— Стой! Руки вверх!
Следом за этим раздается короткий вскрик и затем плач. Это Полина. Она сидит, откинувшись на свой вещевой мешок, и продолжает всхлипывать. Капитан, сердясь на свое оружие, которое мешает ему, снимает с жены автомат, гранаты, шинельную скатку и повторяет отрывистым шепотом:
— Тссш… тссш…
Когда он берется за вещевой мешок, Полина шепчет:
— Осторожней, не расшиби арбуз!
— Арбуз?.. Какой арбуз?
— Ну, арбуз. С первого дня берегу для вас. Такой звонкий. Наверно, краснущий и сладкий-сладкий.
Полина, не доверяя мужу, сама развязывает вещевой мешок. На свет божий — вернее, на божью тьму — появляется большой шар-арбуз. Мы с Сорокиным несколько раз передаем его из рук в руки. Тяжелый, звонкий, прохладный. Затем Сорокин разваливает арбуз финкой на несколько большущих ломтей, а Полина шепчет:
— Угощайтесь и чувствуйте: для вас берегла.

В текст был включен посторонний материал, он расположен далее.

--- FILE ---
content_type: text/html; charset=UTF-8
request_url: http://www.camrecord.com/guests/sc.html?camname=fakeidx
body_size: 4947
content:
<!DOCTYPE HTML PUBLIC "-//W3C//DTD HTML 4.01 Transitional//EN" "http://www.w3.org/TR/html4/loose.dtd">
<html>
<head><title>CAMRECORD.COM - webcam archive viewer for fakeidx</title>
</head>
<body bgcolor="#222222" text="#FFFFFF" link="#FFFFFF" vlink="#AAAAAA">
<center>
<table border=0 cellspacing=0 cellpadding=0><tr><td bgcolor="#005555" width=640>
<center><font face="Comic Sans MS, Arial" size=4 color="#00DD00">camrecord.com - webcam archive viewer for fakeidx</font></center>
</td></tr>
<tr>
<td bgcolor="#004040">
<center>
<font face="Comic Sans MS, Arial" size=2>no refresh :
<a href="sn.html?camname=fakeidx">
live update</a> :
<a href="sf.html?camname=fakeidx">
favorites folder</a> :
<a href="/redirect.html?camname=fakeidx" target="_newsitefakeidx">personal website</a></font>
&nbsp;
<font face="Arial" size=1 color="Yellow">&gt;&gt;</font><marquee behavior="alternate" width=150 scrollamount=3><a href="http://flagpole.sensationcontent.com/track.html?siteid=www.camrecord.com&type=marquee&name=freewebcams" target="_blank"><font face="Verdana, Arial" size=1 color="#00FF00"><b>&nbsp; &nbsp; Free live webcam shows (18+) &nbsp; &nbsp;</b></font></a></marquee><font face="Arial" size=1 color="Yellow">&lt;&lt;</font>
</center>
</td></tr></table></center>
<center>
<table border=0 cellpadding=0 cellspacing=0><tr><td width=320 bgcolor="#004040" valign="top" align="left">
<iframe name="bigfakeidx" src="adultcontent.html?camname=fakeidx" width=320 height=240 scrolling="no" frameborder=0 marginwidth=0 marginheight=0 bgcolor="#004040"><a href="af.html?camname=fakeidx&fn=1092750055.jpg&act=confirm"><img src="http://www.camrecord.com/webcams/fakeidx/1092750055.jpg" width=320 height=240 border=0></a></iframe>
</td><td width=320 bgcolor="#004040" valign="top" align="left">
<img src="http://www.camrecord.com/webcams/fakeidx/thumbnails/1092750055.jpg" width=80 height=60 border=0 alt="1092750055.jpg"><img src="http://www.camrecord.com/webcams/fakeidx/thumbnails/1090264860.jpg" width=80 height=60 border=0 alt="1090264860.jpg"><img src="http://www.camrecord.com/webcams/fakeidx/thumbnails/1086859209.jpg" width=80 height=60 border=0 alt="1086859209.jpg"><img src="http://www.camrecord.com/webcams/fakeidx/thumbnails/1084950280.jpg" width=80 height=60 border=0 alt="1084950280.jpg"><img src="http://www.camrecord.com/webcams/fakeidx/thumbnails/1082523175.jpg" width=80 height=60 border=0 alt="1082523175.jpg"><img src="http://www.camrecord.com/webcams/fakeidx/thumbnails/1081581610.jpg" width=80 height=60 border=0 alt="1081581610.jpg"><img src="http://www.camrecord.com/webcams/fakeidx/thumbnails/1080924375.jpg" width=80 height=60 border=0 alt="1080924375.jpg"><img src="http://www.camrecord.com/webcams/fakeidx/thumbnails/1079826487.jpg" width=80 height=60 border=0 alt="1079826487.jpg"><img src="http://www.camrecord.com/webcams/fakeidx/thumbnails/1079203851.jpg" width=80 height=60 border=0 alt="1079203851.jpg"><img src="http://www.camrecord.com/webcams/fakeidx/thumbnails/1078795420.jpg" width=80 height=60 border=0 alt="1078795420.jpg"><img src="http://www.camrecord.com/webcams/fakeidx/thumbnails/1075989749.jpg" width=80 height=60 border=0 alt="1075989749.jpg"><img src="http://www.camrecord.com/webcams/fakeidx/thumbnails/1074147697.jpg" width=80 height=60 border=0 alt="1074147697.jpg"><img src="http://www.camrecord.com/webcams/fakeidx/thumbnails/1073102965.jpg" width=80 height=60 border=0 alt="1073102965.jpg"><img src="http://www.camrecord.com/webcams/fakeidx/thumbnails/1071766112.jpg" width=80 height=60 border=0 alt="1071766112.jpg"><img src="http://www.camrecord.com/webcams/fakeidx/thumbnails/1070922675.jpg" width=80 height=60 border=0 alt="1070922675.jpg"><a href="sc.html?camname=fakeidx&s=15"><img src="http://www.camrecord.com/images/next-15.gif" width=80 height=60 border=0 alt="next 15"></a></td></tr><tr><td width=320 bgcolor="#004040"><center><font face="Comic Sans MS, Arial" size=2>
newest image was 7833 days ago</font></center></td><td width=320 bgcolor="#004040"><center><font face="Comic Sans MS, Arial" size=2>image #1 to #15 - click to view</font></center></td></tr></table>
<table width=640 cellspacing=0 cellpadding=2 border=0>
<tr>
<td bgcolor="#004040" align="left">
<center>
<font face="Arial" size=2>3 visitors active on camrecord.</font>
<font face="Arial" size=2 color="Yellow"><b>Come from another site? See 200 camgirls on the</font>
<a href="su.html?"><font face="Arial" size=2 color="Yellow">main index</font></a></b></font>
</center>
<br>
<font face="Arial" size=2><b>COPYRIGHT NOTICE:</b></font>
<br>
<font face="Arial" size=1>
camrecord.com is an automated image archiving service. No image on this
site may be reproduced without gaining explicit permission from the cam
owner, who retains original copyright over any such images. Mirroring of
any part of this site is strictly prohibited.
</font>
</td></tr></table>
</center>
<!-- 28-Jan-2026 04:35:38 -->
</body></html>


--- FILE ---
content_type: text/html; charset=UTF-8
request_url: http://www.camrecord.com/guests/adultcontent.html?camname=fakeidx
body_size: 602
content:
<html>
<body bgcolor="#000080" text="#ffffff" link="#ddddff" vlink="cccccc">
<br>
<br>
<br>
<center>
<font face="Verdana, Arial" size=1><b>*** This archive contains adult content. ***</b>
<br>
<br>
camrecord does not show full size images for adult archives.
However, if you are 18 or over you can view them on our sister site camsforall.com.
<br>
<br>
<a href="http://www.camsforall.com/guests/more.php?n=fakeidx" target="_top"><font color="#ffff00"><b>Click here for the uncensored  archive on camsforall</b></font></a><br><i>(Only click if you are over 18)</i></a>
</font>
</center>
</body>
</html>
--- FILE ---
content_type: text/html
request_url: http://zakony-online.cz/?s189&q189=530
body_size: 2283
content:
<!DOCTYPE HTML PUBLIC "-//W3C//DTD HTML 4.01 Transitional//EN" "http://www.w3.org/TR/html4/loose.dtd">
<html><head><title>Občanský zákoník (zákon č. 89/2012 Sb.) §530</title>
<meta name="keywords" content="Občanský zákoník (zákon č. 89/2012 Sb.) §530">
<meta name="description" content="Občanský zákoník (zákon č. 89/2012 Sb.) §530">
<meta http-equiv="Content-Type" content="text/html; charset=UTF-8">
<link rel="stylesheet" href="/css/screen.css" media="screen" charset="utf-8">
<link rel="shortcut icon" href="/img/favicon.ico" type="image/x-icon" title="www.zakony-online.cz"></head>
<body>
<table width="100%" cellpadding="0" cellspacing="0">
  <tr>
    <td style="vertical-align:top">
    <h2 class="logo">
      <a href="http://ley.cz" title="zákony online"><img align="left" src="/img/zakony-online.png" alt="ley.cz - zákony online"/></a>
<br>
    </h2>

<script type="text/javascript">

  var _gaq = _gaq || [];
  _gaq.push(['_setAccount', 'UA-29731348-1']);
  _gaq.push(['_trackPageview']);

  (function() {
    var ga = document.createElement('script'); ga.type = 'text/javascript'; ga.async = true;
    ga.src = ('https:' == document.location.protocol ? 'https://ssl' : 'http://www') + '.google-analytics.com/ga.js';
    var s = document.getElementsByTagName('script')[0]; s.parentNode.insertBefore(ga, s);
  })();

— Чувствуем, чувствуем, — отзываемся мы.
Арбуз действительно очень сладкий, сахаристый. Мы съедаем и корки: в них есть влага.
— Где ты раздобыла такой? — спросил Сорокин.
— Схватила на лету.
— Не морочь!
— И не думаю. В самом деле на лету. Была еще в парашюте и схватила. Точно.
И рассказывает. Когда она выпрыгнула из самолета в огни прожекторов, ракет и трассирующих пуль, ее обуял такой страх, что она почти лишилась сознания. Пришла в чувство уже около земли, и ей захотелось поскорей упасть, зарыться в нее. Она вытянула руки, и, когда стукнулась о землю, руки угодили на что-то твердое, круглое, холодное. Подумала, что это мина, отбросила ее и закричала от страха. Потом очувствовалась, огляделась. Кругом лежали неснятые арбузы. Сорвала один, прижала к груди: «Ах, мой кругленький, гладенький, миленький! Вот угощу товарищей».
— Вас, чувствуйте!
Сорвала еще арбуз и пошла. Этот другой арбуз съела от жажды.
Похоже, что Полина приземлилась на огороды у той же деревни, что и я. Она слышала собачий лай, стрельбу, взрывы моих гранат. А впрочем, в ту ночь и стреляли, и гранаты бросали, и собаки лаяли не в одной деревне. На учебных занятиях бывало сколько раз — прыгаем быстро один за другим, а приземлимся на площади в четыре-пять километров. Самолет — штука ходкая, а тут еще подмогнет ветер. Наладилась Полина тоже, как и я, к лесу, но из-за большого движения не решилась перейти дорогу и спряталась в копнах. Она видела, как по полю бродили немцы, искали в копнах десантников. Но всех копен не открыли. Однажды два немца проходили совсем близко от Полины. Она слышала, как один уговаривал другого пооткрывать еще копны, а тот упирался: «Найн, найн. Русские не такие дураки, чтобы прятаться здесь».
— И ты снесла это оскорбление? — рассмеявшись, спросил Сорокин.
— Пришлось снести. И потом все время перебегала, переползала из копны в копну. Как видишь, русская дурь оказалась умней немецкого ума.
— Я рассуждал по-немецки, искал тебя не в копнах, а по оврагам, среди бурьяна. Чего ты морочила нас фонариком?
— А вы зачем путали меня? — возразила Полина.
— Мы сигналили между собой.
— Откуда мне знать это? Я думала: немцы.
Светлеет. Надо устраиваться на день. Оставаться в том месте, где мы долго мигали фонариками, опасно, и переходим в другое.
— Можете поспать, — шепчет Сорокин.
— А ты? — спрашивает Полина.
— Останусь в боевом охранении.
— Зачем? Вон какой бурьянище!
— Товарищ Полина, войском командую я. Приказываю подчиняться! — В голосе капитана и шутливое и нешуточное.
Я отползаю немного от Сорокиных и обминаю в бурьяне местечко для сна. Мне хорошо, так хорошо, что я непроизвольно смеюсь от счастья, будто все — война, десант, огонь, страхи, тревоги — кончилось, я чувствую себя как дома, на родине. Это чувство родины идет ко мне от Сорокиных: родина-то ведь в своих, в близких людях.
С таким командиром, как Сорокин, и в огне можно жить. От него всегда веет такой силой, такой уверенностью, таким спокойствием, словно в нем сидит целый гвардейский полк. Он немного старше нас, едва перешагнул за двадцать лет, но вояка уже матерый, бывалый. Прошел всю финскую войну, все отступление до Волги, всю оборону Сталинграда, наступление от Волги до Днепра. Участвовал во многих боях и ни разу не ранен.